CAPE GIRARDEAU, Mo. – Suicide claims more lives in Missouri than homicides and DWI accidents combined, according to new data.
Statistics released Thursday by the American Association of Suicidology show that Missouri had a suicide rate of 15.9 per 100,000 people in 2012, The Southeast Missourian reported. That is higher than the national average of 13 suicides per 100,000 people and ranks Missouri 18th in the nation.
And the numbers are climbing: Data from the Missouri Institute of Mental Health show a steady increase in suicide rates since 2000, nationally and statewide. It’s also the first time Missouri has reached the 15-per-100,000 threshold since at least 2000.
Like some other medical conditions such as diabetes or heart disease, a combination of biology and stress can lead to depression and suicide, said Del McKinney, director of education at the Community Counseling Center in Cape Girardeau. Much like a person can be predisposed to heart disease, some people are genetically susceptible to mental-health issues, particularly when high-stress situations occur.

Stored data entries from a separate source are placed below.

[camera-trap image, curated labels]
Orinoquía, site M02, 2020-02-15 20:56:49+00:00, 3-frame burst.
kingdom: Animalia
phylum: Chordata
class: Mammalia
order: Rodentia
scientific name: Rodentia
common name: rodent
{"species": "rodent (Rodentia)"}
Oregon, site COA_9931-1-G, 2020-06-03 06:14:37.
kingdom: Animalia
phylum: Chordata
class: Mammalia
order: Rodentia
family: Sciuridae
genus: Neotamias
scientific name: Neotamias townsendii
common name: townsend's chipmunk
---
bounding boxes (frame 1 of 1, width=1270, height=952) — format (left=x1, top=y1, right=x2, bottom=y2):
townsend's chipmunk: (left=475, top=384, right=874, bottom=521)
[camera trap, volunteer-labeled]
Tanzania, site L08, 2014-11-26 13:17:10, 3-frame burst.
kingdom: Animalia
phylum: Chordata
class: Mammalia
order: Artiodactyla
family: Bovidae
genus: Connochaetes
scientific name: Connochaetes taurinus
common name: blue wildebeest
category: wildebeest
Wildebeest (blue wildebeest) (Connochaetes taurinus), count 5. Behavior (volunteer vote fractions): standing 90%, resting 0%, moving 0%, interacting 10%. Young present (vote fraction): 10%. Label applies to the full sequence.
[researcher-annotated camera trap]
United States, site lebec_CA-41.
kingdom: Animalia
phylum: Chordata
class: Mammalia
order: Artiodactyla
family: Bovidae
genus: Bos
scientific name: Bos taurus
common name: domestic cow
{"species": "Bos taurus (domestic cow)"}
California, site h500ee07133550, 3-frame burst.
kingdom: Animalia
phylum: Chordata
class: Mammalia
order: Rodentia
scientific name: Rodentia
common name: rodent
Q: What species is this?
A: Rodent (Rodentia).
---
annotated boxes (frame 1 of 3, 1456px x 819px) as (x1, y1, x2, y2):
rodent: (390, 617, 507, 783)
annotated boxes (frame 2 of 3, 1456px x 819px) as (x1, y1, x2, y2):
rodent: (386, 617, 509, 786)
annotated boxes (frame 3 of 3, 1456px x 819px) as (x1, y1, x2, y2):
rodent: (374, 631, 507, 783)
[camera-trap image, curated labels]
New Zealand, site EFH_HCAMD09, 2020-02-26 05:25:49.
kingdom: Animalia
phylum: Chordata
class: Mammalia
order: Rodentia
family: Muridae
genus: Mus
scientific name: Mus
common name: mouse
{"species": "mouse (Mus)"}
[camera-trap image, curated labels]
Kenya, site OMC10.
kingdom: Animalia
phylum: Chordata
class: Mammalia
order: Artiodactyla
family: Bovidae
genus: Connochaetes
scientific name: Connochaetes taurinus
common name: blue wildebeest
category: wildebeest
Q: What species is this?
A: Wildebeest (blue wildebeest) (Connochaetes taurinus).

Getting back to a healthy state of mind can be a matter of “learning to manage stress, being aware of your emotions,” McKinney said. Medication is often prescribed, and other methods can be used to help with the situation.
Struggling with depression and suicidal thoughts “doesn’t mean you’re weak,” said Michael Hester, a licensed professional counselor and specialist in co-occuring disorders. “It means you’re human. If I have depression, I’m not defective. It’s OK to get help.”
When people reach the point of completing suicide, they are often not seeing the world as others do, Hester said.
“They might see everything as negative, when maybe it’s not,” he said
“They feel they’re worthless with an unchangeable future. They may think their situation is not going to get better, and view the world as totally bad and nothing good.”